Every time I need to desing a new database I spend quite some time thinking on how I should set up the database schema to keep an audit log of the changes.
Some questions have already been asked here about this, but I don't agree that there is a single best approach for all scenarios:
- Database Design For Revisions
- Best design for a changelog auditing database table
- Ideas on database design for capturing audit trails
I have also stumbled upon this interesting article on Maintaining a Log of Database Changes that tries to list the pro and cons of each approach. It's very well written and has interesting information, but it has made my decisions even harder.

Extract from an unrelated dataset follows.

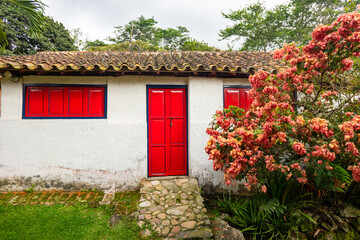 Fototapeta na wymiar traditional colombian house, colorful house, caribbean houses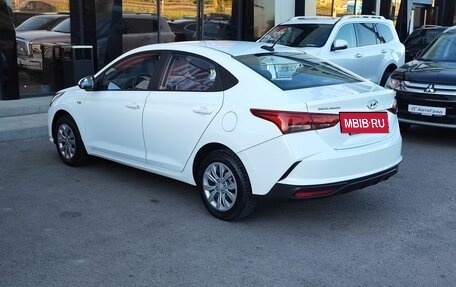 Hyundai Solaris II рестайлинг, 2021 год, 1 630 000 рублей, 4 фотография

My question is: Is there a reference that I can use, maybe a book or something like a decision tree that I can refer to decide which way should I go based on some input variables, like:
- The maturity of the database schema
- How the logs will be queried
- The probability that it will be need to recreate records
- What's more important: write or read performance
- Nature of the values that are being logged (string, numbers, blobs)
- Storage space available
The approaches that I know are:
1. Add columns for created and modified date and user
Table example:
- id
- value_1
- value_2
- value_3
- created_date
- modifed_date
- created_by
- modified_by
Major cons: We loose the history of the modifications. Can't rollback after commit.
2. Insert only tables
- id
- value_1
- value_2
- value_3
- from
- to
- deleted (boolean)
- user
Major cons: How to keep foreign keys up to date? Huge space needed
3. Create a Separate history table for each table
History table example:
- id
- value_1
- value_2
- value_3
- value_4
- user
- deleted (boolean)
- timestamp
Major cons: Needs to duplicate all audited tables. If the schema changes it will be needed to the migrate all the logs too.
4. Create a Consolidated history Table for All Tables
History table example:
- table_name
- field
- user
- new_value
- deleted (boolean)
- timestamp
Major cons: Will I be able to recreate the records (rollback) if needed easily? The new_value column needs to be a huge string so it can support all different column types.